FGFR-blocking antibodies represent an alternative approach to the use of small molecule inhibitors. Humanized and fully human synthetic antibodies have recently become available for therapeutic purposes and present several advantages including low toxicity, high target specificity, easy tissue penetration, and the possibility to be combined with immunotoxins or radionucleotides for specific targeting to malignant cells [92]. Results so far are promising. For example, a single-chain Fv against FGFR3 conjugated to the gelonin toxin was shown to block proliferation and induce apoptosis of the FGFR3-overexpressing cell lines RT112 and RT4 both in vivo and in vitro [93].

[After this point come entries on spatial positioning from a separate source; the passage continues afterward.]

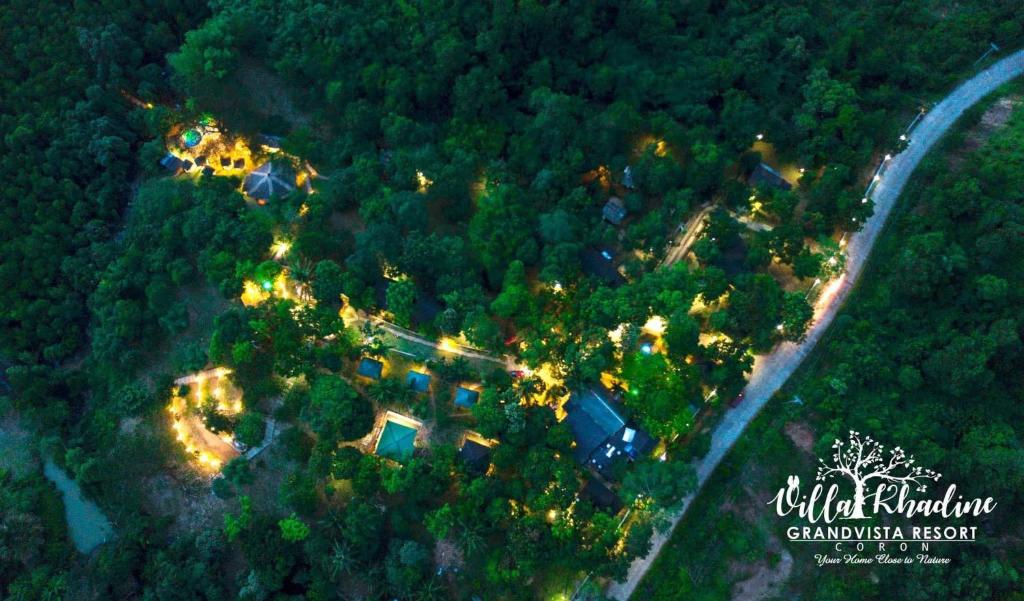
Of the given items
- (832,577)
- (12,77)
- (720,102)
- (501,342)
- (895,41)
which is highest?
(895,41)

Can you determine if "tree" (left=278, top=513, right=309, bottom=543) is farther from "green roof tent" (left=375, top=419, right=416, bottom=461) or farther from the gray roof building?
the gray roof building

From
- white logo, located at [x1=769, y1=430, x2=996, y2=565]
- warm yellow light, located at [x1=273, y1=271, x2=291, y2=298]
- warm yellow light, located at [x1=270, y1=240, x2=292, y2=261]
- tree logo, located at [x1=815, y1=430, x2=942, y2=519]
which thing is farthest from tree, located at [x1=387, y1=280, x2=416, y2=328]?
tree logo, located at [x1=815, y1=430, x2=942, y2=519]

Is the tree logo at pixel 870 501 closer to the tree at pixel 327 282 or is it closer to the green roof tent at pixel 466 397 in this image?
the green roof tent at pixel 466 397

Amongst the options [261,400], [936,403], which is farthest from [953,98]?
[261,400]

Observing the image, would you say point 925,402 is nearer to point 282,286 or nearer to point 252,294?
point 282,286

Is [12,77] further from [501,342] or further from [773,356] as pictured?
[773,356]

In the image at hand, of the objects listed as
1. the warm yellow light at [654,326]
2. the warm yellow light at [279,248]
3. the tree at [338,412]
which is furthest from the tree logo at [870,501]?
the warm yellow light at [279,248]
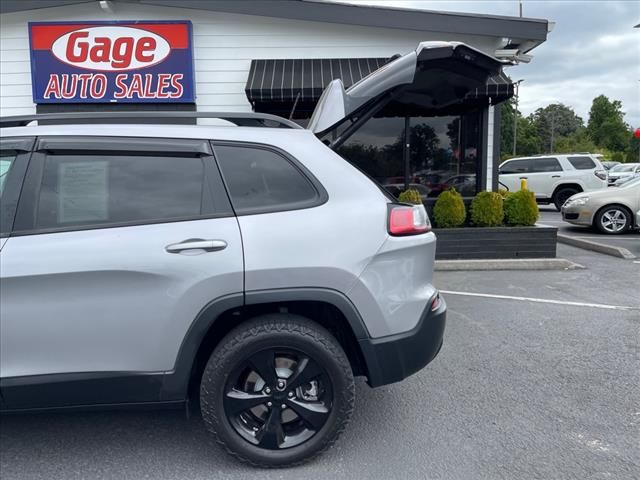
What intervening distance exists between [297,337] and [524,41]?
26.2 feet

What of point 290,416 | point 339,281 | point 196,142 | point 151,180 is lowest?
point 290,416

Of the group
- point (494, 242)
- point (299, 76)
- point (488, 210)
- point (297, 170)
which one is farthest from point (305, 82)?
point (297, 170)

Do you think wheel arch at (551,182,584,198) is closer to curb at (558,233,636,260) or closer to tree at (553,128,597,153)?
curb at (558,233,636,260)

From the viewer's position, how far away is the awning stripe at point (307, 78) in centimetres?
759

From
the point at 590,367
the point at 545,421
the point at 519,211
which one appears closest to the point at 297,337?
Result: the point at 545,421

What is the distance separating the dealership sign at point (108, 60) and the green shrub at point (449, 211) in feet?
15.6

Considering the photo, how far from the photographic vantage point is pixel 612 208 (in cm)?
1038

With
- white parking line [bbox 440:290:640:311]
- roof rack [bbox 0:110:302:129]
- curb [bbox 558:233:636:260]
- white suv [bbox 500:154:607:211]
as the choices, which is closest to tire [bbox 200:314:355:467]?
roof rack [bbox 0:110:302:129]

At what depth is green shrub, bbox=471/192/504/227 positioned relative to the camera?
745 cm

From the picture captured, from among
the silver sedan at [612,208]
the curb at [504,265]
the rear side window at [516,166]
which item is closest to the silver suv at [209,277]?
the curb at [504,265]

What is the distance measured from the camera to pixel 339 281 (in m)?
2.43

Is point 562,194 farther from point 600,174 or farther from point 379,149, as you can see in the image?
point 379,149

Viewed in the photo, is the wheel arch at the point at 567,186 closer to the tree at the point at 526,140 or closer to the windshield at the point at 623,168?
the windshield at the point at 623,168

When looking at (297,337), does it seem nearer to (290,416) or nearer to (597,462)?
(290,416)
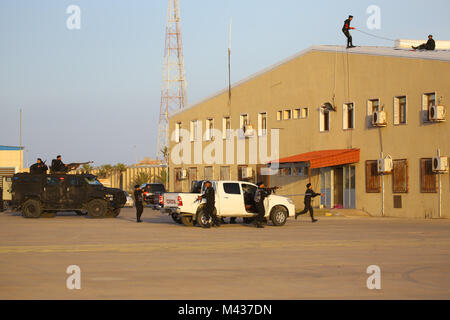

The elucidation of downstream targets of FGFR signalling in bladder tumours could also open up new avenues for therapeutic intervention. For example, the discovery that FGFR1 may drive EMT through COX-2 activation [76] suggests that COX-2 inhibition may be particularly beneficial in FGFR1-dependent invasive tumours. A clinical trial utilising a COX-2 inhibitor is currently in progress and it would be interesting to see whether the clinical outcomes correlate with FGFR1 expression and activation levels.

5. Conclusions

In the last decade, it has become clear that FGFRs play a key role in the development of UC and hold promise as therapeutic targets, screening tools, and diagnostic, and prognostic biomarkers. Future challenges include detailed elucidation of downstream signalling, refining FGFR-based screening and prognostic tests, identification of markers to select patients most likely to benefit from FGFR-targeted therapies and development of strategies to overcome recurrence after treatment withdrawal or development of resistance. There is great hope that in the near future the results of research on the role of FGFRs in UC will be translated into the clinical management of these tumours.